[Extracted data entries]

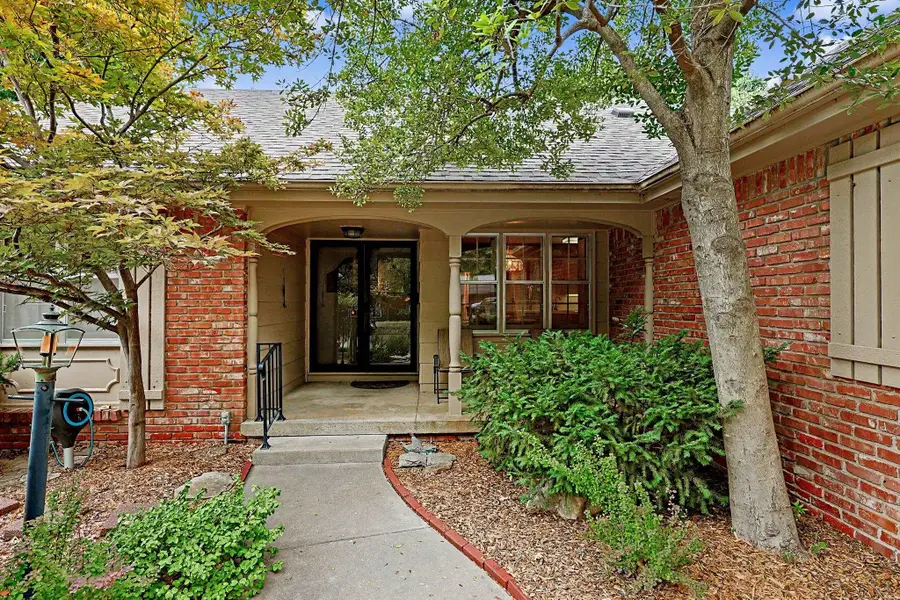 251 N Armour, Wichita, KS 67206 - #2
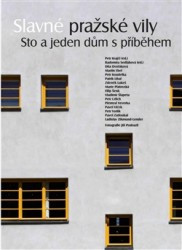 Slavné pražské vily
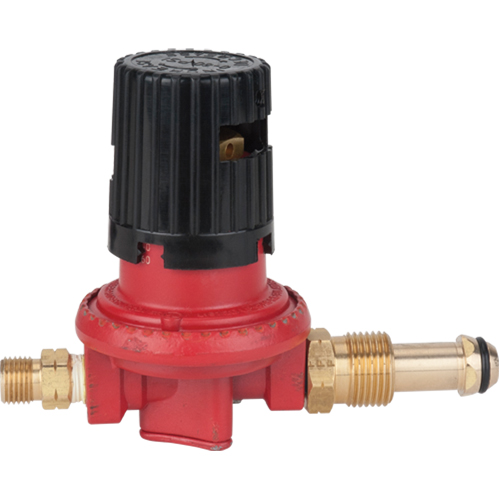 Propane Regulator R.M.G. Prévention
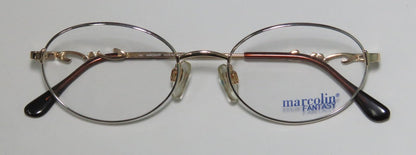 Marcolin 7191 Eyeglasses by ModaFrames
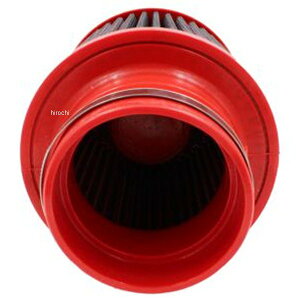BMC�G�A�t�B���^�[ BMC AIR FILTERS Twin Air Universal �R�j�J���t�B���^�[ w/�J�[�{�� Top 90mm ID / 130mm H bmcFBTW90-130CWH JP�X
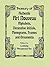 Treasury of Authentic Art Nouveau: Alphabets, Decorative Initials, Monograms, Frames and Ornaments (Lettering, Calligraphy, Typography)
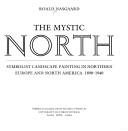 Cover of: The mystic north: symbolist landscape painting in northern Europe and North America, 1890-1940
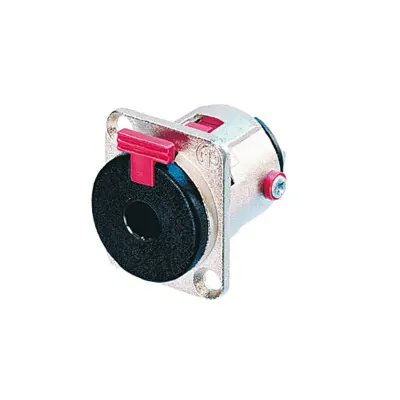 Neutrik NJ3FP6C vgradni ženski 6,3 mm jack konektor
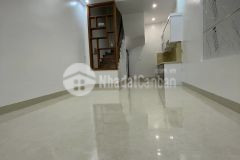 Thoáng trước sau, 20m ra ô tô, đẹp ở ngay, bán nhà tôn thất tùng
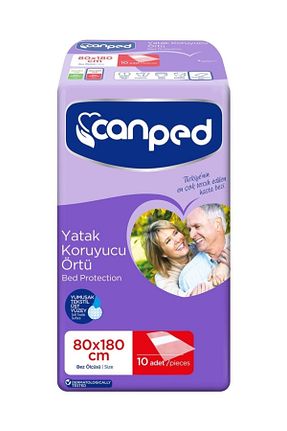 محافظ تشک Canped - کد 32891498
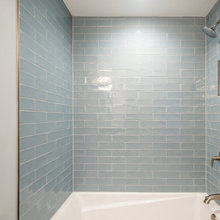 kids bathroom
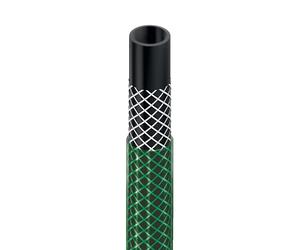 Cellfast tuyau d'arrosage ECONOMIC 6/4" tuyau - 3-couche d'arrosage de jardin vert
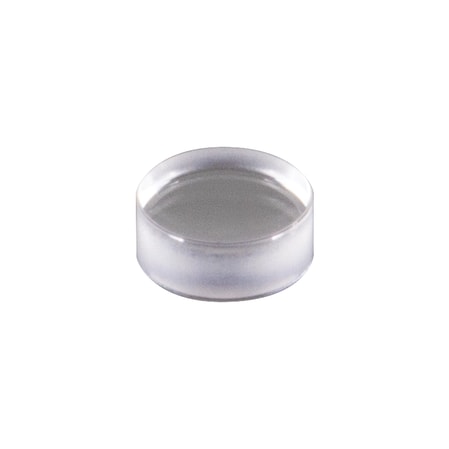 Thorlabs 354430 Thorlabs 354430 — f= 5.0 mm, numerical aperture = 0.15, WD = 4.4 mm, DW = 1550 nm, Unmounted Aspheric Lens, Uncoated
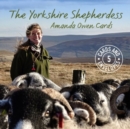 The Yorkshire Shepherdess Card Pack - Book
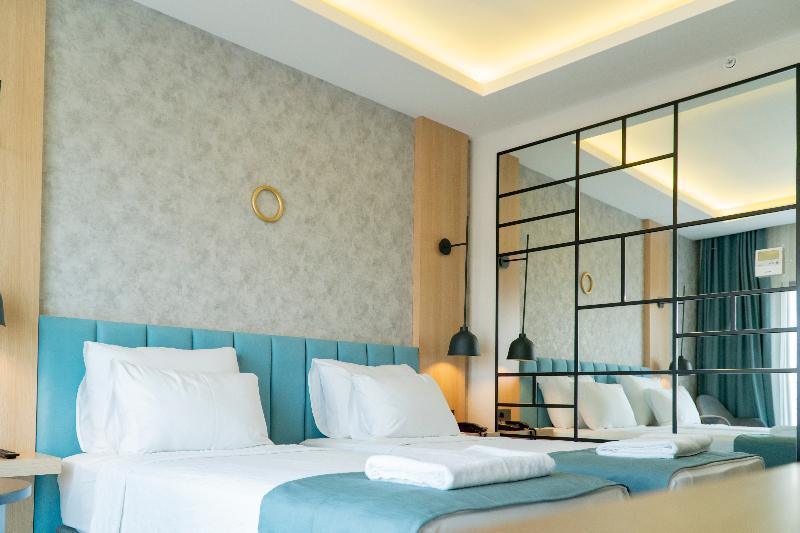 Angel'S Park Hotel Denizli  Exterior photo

[JOB] Rewrite the items above as a Markdown table with the columns "No." and "Caption," numbering the lines in order and skipping any blank lines. Leave the pictures out.

[RESPONSE AREA]
| No. | Caption |
|---|---|
| 1 |  251 N Armour, Wichita, KS 67206 - #2 |
| 2 |  Slavné pražské vily |
| 3 |  Propane Regulator R.M.G. Prévention |
| 4 |  Marcolin 7191 Eyeglasses by ModaFrames |
| 5 | BMC�G�A�t�B���^�[ BMC AIR FILTERS Twin Air Universal �R�j�J���t�B���^�[ w/�J�[�{�� Top 90mm ID / 130mm H bmcFBTW90-130CWH JP�X |
| 6 |  Treasury of Authentic Art Nouveau: Alphabets, Decorative Initials, Monograms, Frames and Ornaments (Lettering, Calligraphy, Typography) |
| 7 |  Cover of: The mystic north: symbolist landscape painting in northern Europe and North America, 1890-1940 |
| 8 |  Neutrik NJ3FP6C vgradni ženski 6,3 mm jack konektor |
| 9 |  Thoáng trước sau, 20m ra ô tô, đẹp ở ngay, bán nhà tôn thất tùng |
| 10 |  محافظ تشک Canped - کد 32891498 |
| 11 |  kids bathroom |
| 12 |  Cellfast tuyau d'arrosage ECONOMIC 6/4" tuyau - 3-couche d'arrosage de jardin vert |
| 13 |  Thorlabs 354430 Thorlabs 354430 — f= 5.0 mm, numerical aperture = 0.15, WD = 4.4 mm, DW = 1550 nm, Unmounted Aspheric Lens, Uncoated |
| 14 |  The Yorkshire Shepherdess Card Pack - Book |
| 15 |  Angel'S Park Hotel Denizli  Exterior photo |